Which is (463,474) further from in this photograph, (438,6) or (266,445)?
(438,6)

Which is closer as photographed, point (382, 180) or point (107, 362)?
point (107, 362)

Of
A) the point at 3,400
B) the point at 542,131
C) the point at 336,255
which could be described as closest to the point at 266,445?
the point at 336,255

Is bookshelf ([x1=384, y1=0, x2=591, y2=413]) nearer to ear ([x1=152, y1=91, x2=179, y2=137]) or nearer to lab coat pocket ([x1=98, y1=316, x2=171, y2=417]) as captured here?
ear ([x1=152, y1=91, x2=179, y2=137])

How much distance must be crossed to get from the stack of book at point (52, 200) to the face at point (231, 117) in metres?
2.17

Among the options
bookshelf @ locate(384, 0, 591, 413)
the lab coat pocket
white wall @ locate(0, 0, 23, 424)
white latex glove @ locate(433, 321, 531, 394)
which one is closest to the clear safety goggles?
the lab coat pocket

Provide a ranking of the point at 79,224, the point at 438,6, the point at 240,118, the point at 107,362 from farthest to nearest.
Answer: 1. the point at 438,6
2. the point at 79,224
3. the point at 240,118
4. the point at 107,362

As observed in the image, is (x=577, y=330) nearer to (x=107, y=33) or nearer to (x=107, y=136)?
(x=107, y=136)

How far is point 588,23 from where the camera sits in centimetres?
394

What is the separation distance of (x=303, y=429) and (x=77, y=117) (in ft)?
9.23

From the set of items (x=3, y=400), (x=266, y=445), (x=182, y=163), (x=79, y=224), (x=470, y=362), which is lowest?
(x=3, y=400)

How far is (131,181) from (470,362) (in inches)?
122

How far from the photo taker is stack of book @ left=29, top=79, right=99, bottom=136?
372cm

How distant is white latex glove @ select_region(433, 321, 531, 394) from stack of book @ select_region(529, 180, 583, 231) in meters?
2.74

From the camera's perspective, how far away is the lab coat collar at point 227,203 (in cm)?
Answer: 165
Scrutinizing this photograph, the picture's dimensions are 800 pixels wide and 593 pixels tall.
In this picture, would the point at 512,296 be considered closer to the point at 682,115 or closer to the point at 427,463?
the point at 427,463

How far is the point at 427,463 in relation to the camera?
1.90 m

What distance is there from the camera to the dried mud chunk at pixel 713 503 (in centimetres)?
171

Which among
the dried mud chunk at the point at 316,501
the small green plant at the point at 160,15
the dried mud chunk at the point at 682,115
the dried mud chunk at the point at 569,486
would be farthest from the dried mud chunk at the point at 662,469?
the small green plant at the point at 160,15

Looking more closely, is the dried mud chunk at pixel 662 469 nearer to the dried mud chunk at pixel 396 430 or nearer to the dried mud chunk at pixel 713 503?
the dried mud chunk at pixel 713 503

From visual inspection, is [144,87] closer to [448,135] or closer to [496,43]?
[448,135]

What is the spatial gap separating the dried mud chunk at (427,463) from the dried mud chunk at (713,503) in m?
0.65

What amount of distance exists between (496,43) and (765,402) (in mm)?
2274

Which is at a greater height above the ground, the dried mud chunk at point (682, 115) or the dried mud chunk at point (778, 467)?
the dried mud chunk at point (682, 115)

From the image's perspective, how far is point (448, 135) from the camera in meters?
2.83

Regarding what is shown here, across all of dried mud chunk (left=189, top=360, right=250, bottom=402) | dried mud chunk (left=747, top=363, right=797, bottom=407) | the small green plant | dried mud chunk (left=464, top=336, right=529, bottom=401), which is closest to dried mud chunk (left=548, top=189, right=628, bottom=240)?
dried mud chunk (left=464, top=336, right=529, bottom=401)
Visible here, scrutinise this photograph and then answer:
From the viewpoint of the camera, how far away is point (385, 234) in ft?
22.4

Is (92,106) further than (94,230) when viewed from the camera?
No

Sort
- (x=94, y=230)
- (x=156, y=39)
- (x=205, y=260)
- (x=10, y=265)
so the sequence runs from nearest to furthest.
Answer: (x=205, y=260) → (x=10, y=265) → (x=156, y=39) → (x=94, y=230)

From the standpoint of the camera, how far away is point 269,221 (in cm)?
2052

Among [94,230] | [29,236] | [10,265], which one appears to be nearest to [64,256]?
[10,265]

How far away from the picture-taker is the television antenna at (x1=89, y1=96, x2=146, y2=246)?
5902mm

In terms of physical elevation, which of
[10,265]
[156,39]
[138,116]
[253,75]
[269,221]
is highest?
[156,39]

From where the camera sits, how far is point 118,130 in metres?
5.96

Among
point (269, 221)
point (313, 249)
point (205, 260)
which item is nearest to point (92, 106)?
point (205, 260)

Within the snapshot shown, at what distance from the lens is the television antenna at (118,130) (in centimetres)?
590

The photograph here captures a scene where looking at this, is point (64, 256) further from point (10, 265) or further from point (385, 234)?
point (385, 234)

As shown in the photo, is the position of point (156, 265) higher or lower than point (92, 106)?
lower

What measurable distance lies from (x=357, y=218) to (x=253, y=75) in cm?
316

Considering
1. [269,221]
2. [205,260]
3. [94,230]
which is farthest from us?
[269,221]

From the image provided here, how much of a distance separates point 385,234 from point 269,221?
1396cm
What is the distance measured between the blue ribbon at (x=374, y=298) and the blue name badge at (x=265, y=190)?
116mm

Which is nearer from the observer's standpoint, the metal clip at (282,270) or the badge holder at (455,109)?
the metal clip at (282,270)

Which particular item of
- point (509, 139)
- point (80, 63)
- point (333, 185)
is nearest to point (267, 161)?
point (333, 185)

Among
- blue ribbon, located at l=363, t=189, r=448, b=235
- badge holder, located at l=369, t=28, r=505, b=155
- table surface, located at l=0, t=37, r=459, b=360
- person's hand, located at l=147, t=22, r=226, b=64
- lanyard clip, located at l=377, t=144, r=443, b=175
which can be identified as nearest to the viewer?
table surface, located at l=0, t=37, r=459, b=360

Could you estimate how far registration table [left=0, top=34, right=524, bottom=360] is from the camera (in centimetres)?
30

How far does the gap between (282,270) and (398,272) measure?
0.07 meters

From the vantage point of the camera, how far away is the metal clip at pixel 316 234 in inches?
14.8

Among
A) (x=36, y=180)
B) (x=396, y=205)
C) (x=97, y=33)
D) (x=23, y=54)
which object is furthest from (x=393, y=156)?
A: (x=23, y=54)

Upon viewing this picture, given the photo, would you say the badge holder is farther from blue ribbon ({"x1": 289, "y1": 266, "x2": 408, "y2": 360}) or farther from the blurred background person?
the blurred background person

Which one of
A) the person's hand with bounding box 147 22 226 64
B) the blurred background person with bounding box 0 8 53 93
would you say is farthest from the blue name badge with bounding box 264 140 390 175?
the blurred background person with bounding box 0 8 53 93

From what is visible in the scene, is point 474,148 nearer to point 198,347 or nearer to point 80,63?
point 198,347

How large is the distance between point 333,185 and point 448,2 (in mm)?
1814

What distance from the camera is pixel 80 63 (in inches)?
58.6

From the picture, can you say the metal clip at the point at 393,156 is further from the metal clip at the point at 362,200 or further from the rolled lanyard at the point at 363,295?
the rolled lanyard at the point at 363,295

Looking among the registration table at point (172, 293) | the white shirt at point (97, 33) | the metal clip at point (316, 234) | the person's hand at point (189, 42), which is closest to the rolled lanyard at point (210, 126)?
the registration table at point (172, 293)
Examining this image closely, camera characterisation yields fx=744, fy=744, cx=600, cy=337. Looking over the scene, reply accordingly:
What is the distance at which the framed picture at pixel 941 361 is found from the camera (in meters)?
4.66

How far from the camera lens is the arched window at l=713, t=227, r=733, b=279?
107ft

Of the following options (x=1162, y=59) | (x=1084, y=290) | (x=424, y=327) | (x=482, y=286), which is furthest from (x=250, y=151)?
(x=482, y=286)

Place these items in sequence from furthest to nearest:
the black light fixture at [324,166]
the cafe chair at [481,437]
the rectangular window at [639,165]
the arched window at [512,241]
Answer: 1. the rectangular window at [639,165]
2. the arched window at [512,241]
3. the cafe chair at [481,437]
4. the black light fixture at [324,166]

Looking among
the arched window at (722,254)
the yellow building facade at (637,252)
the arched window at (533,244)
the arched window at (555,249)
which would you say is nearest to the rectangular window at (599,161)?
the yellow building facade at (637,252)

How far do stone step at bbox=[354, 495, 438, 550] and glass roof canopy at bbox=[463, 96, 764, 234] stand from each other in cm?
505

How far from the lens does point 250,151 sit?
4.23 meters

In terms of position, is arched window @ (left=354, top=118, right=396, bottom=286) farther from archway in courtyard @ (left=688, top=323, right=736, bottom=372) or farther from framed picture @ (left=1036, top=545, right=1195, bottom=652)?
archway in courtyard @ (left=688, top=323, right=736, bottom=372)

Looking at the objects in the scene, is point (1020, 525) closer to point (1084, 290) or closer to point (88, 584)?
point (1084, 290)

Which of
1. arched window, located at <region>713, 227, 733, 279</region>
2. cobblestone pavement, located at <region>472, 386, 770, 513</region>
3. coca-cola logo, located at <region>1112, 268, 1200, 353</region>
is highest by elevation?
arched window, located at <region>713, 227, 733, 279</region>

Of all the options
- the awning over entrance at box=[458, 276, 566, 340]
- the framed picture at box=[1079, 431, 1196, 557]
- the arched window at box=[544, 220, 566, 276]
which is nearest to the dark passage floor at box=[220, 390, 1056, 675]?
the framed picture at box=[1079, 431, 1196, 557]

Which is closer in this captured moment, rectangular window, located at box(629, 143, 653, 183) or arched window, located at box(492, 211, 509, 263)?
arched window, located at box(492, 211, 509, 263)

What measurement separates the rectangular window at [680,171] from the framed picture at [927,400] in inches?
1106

### Problem requirements
Quote exactly and only the lines from the one holding "Of all the options" through the end of the data.

### Exercise result
Of all the options
- the awning over entrance at box=[458, 276, 566, 340]
- the framed picture at box=[1079, 431, 1196, 557]
- the arched window at box=[544, 220, 566, 276]
which is nearest to the dark passage floor at box=[220, 390, 1056, 675]?
the framed picture at box=[1079, 431, 1196, 557]

Which is closer in this captured moment, rectangular window, located at box(629, 143, 653, 183) or arched window, located at box(492, 211, 509, 263)?
arched window, located at box(492, 211, 509, 263)

What measurement separates the rectangular window at [680,171] from the framed picture at [927,400] in inches?
1106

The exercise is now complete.